With all the evolution in deep neural networks and artificial intelligence, voice recognition systems are awe-inspiring these days. But how great is their ability to identify an actual person? Are they better than humans or easy to fool? We decided to find out.

What’s the Deal?

Speaker recognition (verification) systems identify people based on their voice characteristics. If you compare the voices of any two individuals side by side, they will never sound identical as every person has different vocal tract shapes, larynx sizes, and differences in other parts of their voice-producing organs. In addition to these physical differences, each speaker has their own way of speaking, distinct accent, rhythm, intonation style, pronunciation pattern, and choice of vocabulary.

As you can imagine, the recognition systems need to deal with a very complex set of voice characteristics to be successful!

At Phonexia, we use our own Speaker Identification System (SID) to check the speaker’s identity automatically. In its latest generation (SID L4), we use deep neural networks to capture long-term speaker characteristics in a fixed-length vector called a voiceprint. These voiceprints can afterward be compared using the log-likelihood ratio as an output.

Forensic experts leverage the power of SID directly in our Phonexia Voice Inspector (VIN) tool that helps them analyze large amounts of data at a speed that would be impossible to achieve manually so they can prepare all necessary reports for an investigation on time.

Typically, however, there are not that many forensic experts available, and many customers are forced to process vast amounts of data in some other way while staying within the limits of their financial resources. In such cases, they have two options:

Use personnel to listen to audio recordings
Use automatic speaker recognition software

As the latest generation of SID technology (L4 model) can process clean speech 30x faster than real time per single CPU, a human listener is no match for the automatic recognition system.

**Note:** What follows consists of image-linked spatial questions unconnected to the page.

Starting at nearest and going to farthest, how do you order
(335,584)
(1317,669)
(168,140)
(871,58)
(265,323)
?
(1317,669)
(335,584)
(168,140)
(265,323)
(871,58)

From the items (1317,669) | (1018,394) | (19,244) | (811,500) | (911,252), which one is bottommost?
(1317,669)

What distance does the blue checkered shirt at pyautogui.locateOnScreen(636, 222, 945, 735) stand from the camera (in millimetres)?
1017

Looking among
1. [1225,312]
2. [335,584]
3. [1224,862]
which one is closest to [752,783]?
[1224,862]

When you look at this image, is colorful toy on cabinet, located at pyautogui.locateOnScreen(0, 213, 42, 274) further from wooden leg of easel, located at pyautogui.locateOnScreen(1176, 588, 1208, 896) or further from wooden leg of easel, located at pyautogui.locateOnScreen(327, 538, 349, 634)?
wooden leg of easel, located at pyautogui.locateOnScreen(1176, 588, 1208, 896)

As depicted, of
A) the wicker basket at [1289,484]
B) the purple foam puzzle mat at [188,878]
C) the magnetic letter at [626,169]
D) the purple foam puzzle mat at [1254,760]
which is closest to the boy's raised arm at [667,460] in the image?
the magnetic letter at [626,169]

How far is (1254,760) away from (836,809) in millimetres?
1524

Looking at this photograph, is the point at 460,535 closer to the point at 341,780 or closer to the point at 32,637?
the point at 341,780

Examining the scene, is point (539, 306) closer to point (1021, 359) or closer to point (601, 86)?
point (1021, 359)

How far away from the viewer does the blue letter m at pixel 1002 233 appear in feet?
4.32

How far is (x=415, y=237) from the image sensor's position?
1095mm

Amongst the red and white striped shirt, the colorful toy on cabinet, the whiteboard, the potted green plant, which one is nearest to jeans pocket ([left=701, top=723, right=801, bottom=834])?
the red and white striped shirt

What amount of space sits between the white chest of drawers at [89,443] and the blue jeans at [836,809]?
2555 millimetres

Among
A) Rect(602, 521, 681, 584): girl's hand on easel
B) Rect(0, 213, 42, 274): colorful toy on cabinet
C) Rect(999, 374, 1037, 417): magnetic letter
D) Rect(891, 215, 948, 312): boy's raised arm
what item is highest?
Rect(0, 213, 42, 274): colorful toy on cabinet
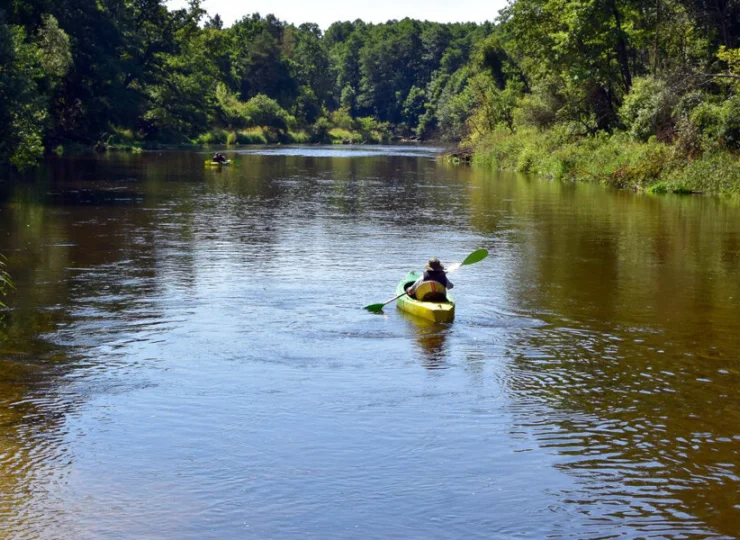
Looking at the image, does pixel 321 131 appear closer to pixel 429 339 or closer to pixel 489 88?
pixel 489 88

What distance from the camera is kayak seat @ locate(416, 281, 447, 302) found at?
16.1 m

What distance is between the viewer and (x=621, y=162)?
144 feet

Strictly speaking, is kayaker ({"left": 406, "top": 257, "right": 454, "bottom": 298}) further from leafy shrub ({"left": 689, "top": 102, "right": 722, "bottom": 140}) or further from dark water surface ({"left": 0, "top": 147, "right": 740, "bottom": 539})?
leafy shrub ({"left": 689, "top": 102, "right": 722, "bottom": 140})

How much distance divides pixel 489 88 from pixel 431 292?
6087 cm

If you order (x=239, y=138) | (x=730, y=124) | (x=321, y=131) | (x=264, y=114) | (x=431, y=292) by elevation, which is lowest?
(x=431, y=292)

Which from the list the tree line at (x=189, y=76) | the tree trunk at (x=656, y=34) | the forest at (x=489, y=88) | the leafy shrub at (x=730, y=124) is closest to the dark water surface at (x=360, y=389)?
the leafy shrub at (x=730, y=124)

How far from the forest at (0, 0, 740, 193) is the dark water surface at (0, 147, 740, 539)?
621 inches

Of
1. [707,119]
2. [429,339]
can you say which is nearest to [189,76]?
[707,119]

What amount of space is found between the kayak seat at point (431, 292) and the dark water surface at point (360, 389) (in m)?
0.50

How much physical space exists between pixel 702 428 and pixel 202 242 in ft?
54.3

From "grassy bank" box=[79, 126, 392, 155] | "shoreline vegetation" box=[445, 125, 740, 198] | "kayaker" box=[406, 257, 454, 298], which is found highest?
"grassy bank" box=[79, 126, 392, 155]

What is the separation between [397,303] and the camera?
16.9 meters

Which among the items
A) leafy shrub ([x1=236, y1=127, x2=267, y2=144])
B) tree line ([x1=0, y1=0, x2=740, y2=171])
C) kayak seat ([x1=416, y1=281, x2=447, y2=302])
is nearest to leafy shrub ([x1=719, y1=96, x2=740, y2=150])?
tree line ([x1=0, y1=0, x2=740, y2=171])

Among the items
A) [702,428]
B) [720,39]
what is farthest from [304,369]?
[720,39]
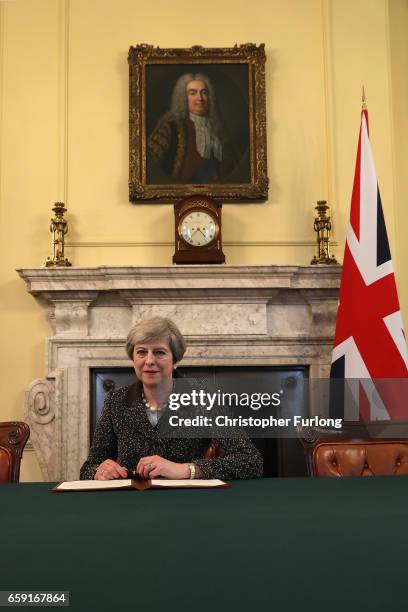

But what about the accuracy? Can the automatic speaker recognition system compete with humans?

Let’s Compare!

With the great excitement that always hits us when testing the capabilities of the latest deep neural networks against humans, we came up with the following test:

We compared the accuracy of both a human and automatic language-independent speaker recognition system on spoken English recordings from LibriSpeech corpus.

We sampled 314 target trials and 306 non-target trials from the subset of this dataset with recordings varying in length from 10 to 16 seconds.

In total, our evaluation set had 21 female and 21 male speakers. We did not use any cross-gender trials.

We tried to simulate the conditions in which automatic systems work as much as possible. So, we always evaluated the single trial—two recordings (one for the enrollment and the second one for the actual test) and let human listeners decide on a scale from -100 to 100, where -100 means “it is definitely a different speaker”, 0 means “I don’t know” and 100 means “it is definitely the same speaker”.

This way, we could measure the performance and compare it 1:1 to our fourth generation of the speaker identification system (SID L4) called Deep Embeddings™—the world’s first commercially available voice biometrics engine powered by deep neural networks.

Human listeners received a form with 20 trials and were able to finish it in approximately 15 minutes.

To better understand the challenge for both the automatic recognition system and humans, here is a list of some problematic trials. Can you guess whether the recordings belong to the same person or not?

Trial #1:

Trial #2:

Did you guess correctly that the first trial’s recordings belonged to two different people and the second trial’s recordings were from the same person? If yes, then congratulations!

Results

The Detection Error Tradeoff (DET) curve and a table with the Equal Error Rates (EER) are shown below. The performance of humans (Czech, not native English but with a proper understanding and communication skills in English) is much lower compared to the SID L4 model, yielding 8.87% EER compared to 3.06% EER achieved by the SID L4 system.

DET_Graph

EER_Table

Also, as the SID L4 model supports calibration to in-domain data, we created an audio source profile (ASP) from more than 2,000 different speakers in LibriSpeech corpus to adapt it to in-domain conditions. Using this approach, we improved our results to 1.13 % EER, making only four false acceptances and three false rejections.